The Parliament has also called on the EU institutions to ‘unleash the full potential of the provisions of the Treaty relating to CSDP’. It has proposed ‘that changes to the Treaties be considered in the case of the CSDP, to be discussed and decided upon within a convention following up on the Conference on the Future of Europe’. In the Parliament’s view, Treaty change in CSDP should lead to reducing the scope of unanimity and expanding Qualified Majority Voting (QMV) in the Council for ‘decisions with military implications’, while maintaining, inter alia, CSDP military missions with an executive mandate and the activation of Article 42(7)TEU, the mutual assistance clause, as exceptions from QMV. The Parliament is also calling for Articles 42 and 46 TEU as well as Article 346 TFEU to be amended in order to codify EU budget spending for defence, to limit Member State’s possibilities to continue to circumvent joint procurement rules, and to allow for the establishment of ‘joined and permanently stationed multinational military units including command structures’.
Obstacles to implementation of response
The existing policy responses – CARD, PESCO, EDF, EDIRPA and ASAP – are a set of instruments that help to develop European defence capabilities, boost voluntary joint procurement, foster economies of scale, avoid duplication and strengthen the European defence industry.
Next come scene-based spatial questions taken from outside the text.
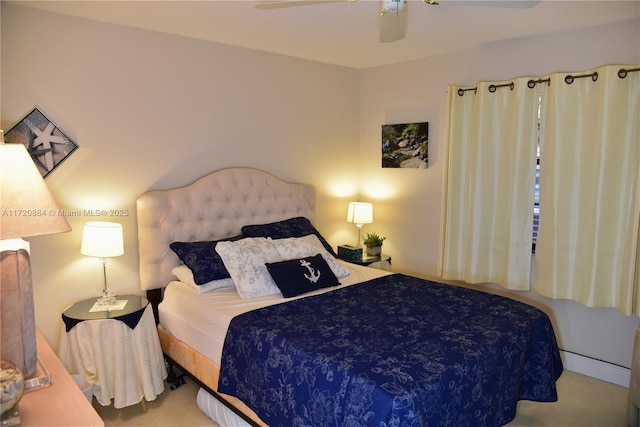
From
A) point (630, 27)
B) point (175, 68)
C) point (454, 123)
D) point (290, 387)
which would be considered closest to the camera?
point (290, 387)

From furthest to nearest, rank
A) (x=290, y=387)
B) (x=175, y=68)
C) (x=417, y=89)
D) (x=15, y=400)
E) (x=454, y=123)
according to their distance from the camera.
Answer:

Their successful implementation depends on the Member States’ willingness to change existing defence procurement patterns, which continue to favour national acquisitions rather than collaborative procurement. By creating or activating some of these instruments, the EU broke the long-lasting taboo of an EU budget that cannot be used for defence purposes. In the years to come, it is important to maximise the output that the EU budget can offer in support of security and defence by increasing the financial means allocated to the different instruments. Political will remains key to ensuring a leap forward in security and defence. Article 42(2) TEU allows the boundary between defence cooperation and integration to be pushed further by moving towards ‘common defence’. This development depends entirely on the European Council, but the Strategic Compass remains silent on the matter, a sign that there is, as yet, no political consensus among the EU Member States on this issue. An intermediate step would be the creation of a European defence union, a proposal the Parliament and the Commission have supported.